== Listed records ==

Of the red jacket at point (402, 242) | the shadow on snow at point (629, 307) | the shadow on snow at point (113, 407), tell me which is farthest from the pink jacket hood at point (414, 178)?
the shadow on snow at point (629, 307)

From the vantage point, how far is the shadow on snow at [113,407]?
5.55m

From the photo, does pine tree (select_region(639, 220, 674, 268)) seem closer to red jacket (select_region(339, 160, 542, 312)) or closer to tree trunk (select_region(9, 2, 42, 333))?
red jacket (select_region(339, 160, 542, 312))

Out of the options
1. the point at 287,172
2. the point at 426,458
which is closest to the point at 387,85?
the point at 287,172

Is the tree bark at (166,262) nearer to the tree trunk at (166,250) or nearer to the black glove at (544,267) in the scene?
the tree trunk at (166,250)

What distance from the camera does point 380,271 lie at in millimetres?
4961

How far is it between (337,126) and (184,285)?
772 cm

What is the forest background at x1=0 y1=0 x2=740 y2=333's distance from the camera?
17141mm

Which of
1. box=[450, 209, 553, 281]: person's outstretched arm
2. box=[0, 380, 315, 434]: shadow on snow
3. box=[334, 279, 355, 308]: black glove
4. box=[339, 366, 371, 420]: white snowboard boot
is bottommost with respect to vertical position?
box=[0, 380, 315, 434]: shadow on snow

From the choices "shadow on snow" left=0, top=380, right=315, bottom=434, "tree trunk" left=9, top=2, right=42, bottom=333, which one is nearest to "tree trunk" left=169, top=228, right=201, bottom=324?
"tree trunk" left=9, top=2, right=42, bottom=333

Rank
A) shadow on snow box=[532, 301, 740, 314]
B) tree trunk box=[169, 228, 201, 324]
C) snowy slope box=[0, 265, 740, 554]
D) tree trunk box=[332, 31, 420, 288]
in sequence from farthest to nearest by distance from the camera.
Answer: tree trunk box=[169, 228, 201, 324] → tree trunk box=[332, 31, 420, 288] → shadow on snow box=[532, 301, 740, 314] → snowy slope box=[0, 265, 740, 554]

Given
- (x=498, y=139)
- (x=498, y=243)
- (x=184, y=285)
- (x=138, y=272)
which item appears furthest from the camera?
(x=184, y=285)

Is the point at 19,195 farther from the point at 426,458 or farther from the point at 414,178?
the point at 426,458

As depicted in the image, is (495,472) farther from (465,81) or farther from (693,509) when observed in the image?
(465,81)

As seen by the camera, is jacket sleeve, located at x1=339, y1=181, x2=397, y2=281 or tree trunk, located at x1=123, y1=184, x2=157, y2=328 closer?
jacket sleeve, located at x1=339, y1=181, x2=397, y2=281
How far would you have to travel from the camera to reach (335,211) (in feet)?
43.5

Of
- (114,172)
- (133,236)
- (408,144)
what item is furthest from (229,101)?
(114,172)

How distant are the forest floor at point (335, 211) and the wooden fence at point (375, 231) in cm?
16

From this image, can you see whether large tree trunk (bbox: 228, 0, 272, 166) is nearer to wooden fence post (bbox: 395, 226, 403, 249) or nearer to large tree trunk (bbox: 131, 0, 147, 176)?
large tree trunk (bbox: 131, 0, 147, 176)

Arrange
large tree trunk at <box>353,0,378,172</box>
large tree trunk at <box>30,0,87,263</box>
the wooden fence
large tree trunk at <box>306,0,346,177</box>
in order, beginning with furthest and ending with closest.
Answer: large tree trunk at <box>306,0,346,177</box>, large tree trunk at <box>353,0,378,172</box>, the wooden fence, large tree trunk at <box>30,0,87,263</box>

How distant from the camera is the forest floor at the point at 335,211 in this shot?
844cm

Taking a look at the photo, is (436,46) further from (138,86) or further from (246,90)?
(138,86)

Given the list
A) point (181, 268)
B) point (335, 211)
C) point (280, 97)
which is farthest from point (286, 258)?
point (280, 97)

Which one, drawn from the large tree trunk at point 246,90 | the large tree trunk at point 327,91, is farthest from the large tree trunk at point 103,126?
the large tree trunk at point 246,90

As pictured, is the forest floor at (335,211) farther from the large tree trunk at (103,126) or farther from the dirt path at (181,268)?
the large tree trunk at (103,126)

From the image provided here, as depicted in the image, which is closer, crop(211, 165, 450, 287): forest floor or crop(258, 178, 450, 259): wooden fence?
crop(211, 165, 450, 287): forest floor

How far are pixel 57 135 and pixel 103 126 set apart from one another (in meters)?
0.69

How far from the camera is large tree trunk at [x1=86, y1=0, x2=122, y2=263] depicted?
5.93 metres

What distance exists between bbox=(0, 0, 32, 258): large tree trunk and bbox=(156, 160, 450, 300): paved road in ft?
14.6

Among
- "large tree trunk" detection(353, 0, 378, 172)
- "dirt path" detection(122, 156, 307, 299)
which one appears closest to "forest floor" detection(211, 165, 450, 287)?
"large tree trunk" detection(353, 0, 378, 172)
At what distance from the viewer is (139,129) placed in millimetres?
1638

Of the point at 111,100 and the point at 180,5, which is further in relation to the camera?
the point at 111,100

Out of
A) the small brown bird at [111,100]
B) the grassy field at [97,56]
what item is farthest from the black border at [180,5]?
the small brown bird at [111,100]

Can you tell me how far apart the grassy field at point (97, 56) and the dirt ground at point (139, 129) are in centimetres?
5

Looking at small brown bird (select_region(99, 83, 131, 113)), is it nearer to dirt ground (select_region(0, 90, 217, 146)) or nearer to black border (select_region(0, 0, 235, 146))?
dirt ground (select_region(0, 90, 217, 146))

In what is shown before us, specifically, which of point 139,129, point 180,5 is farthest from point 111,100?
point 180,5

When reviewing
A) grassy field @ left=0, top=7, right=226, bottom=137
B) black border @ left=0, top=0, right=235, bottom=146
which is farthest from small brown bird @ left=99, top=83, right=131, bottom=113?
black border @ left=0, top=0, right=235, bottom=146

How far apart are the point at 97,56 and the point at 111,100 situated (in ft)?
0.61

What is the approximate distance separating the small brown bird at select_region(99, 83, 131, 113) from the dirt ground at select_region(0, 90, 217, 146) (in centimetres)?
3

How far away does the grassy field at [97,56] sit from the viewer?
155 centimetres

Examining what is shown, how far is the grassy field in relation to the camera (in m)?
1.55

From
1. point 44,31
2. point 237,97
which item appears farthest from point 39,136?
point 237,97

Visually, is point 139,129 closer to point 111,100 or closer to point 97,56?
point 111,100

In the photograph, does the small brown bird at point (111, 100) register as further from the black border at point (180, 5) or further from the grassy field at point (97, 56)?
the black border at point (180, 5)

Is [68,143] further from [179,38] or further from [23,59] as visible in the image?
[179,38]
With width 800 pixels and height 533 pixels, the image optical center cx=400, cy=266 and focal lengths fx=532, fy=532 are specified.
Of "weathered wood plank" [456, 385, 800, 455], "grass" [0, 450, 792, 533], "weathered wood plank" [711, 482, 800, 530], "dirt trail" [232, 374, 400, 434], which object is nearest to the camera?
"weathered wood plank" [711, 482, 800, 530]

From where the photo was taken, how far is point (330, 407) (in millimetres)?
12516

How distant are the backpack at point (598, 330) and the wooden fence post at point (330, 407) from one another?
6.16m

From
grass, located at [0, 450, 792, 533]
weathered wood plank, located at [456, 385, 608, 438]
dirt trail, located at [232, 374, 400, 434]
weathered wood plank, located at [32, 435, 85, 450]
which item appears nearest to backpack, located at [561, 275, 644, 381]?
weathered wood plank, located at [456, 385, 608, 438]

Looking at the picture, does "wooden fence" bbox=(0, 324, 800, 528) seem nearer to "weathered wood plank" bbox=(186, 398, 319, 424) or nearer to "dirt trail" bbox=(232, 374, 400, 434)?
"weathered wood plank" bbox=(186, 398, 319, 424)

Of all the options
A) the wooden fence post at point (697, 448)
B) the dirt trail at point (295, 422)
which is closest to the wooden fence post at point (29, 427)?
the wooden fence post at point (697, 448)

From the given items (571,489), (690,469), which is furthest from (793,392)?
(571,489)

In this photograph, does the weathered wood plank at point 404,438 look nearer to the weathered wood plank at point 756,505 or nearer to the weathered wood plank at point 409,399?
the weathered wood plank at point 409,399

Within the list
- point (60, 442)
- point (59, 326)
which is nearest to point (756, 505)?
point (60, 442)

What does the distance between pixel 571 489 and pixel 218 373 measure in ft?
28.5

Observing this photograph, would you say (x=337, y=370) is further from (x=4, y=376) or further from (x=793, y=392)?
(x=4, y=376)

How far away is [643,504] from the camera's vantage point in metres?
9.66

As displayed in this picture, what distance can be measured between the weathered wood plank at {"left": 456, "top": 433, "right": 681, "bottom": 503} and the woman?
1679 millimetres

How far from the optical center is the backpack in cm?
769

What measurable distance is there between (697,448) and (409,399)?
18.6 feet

===
== Listed records ==

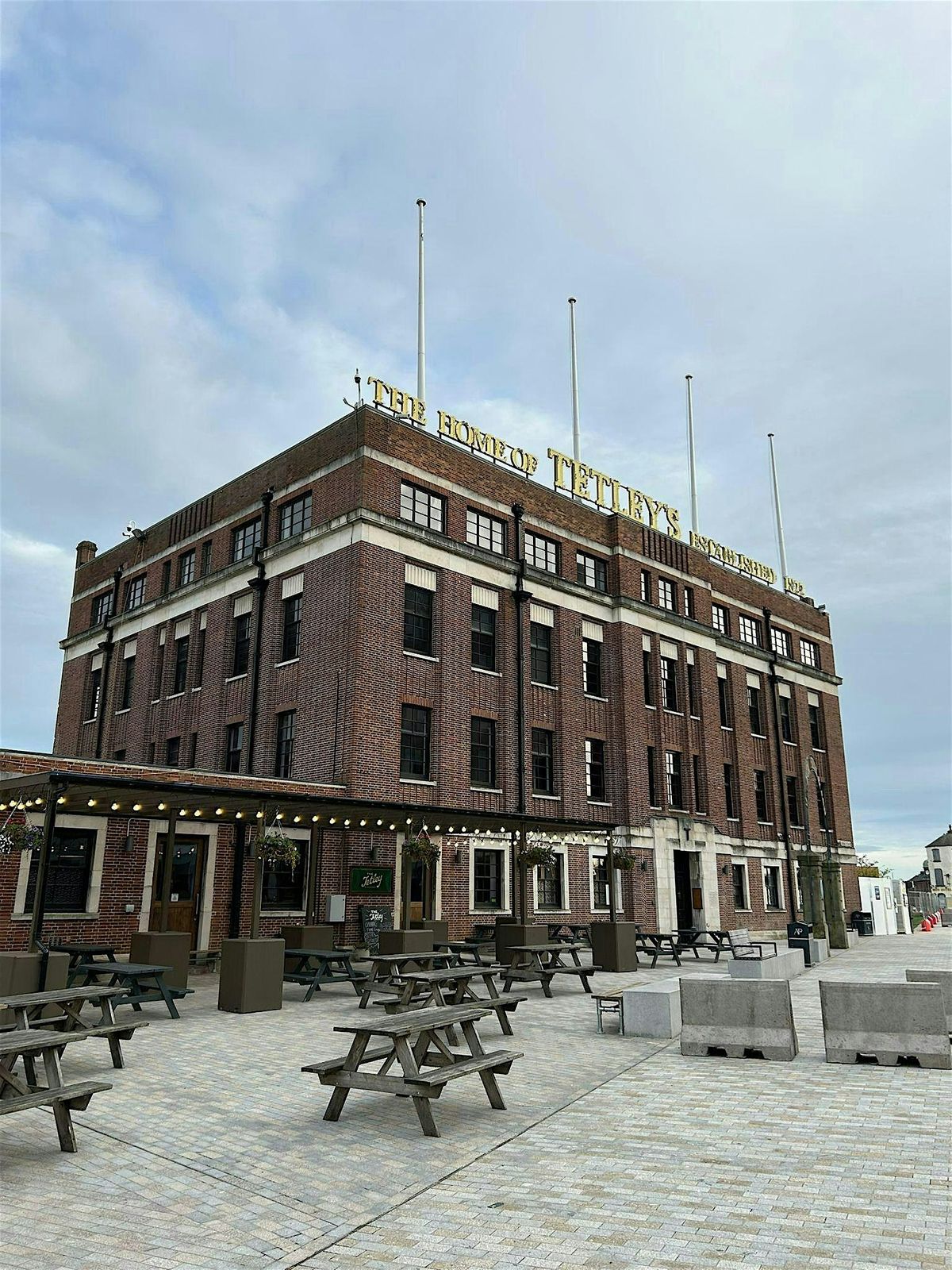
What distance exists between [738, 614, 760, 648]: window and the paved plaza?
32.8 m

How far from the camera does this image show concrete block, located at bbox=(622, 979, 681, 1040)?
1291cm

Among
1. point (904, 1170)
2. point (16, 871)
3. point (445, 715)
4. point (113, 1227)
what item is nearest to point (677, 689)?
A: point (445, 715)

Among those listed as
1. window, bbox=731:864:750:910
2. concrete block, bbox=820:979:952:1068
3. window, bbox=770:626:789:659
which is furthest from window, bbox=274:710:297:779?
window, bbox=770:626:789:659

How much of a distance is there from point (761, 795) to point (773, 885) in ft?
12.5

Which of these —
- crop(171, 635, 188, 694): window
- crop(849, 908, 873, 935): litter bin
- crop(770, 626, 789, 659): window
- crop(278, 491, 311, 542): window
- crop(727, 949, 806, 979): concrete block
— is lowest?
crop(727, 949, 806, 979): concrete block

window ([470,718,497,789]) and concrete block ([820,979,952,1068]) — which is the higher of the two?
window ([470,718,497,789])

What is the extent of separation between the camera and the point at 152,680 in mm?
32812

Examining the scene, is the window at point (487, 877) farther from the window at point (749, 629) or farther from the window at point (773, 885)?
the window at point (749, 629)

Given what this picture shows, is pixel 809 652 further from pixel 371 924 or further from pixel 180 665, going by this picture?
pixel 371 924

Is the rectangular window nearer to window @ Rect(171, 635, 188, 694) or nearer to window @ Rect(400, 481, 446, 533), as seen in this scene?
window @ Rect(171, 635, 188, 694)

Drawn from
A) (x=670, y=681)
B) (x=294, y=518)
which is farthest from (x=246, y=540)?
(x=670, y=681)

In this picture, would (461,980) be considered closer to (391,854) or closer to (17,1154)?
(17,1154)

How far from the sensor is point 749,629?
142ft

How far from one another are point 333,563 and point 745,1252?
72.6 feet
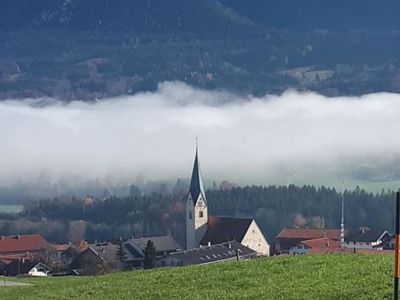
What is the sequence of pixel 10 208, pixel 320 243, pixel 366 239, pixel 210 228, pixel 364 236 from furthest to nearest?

===

**Given problem:** Please extract every line of the entries above that contains the word "jacket". Letter case counts.

**Written response:**
Of the red jacket at point (402, 242) | the shadow on snow at point (629, 307) | the shadow on snow at point (113, 407), tell me which is farthest from the pink jacket hood at point (414, 178)?
From the photo, does pine tree (select_region(639, 220, 674, 268)) seem closer to red jacket (select_region(339, 160, 542, 312)) or closer to tree trunk (select_region(9, 2, 42, 333))?
red jacket (select_region(339, 160, 542, 312))
As seen by the camera, is jacket sleeve, located at x1=339, y1=181, x2=397, y2=281 or tree trunk, located at x1=123, y1=184, x2=157, y2=328 closer?
jacket sleeve, located at x1=339, y1=181, x2=397, y2=281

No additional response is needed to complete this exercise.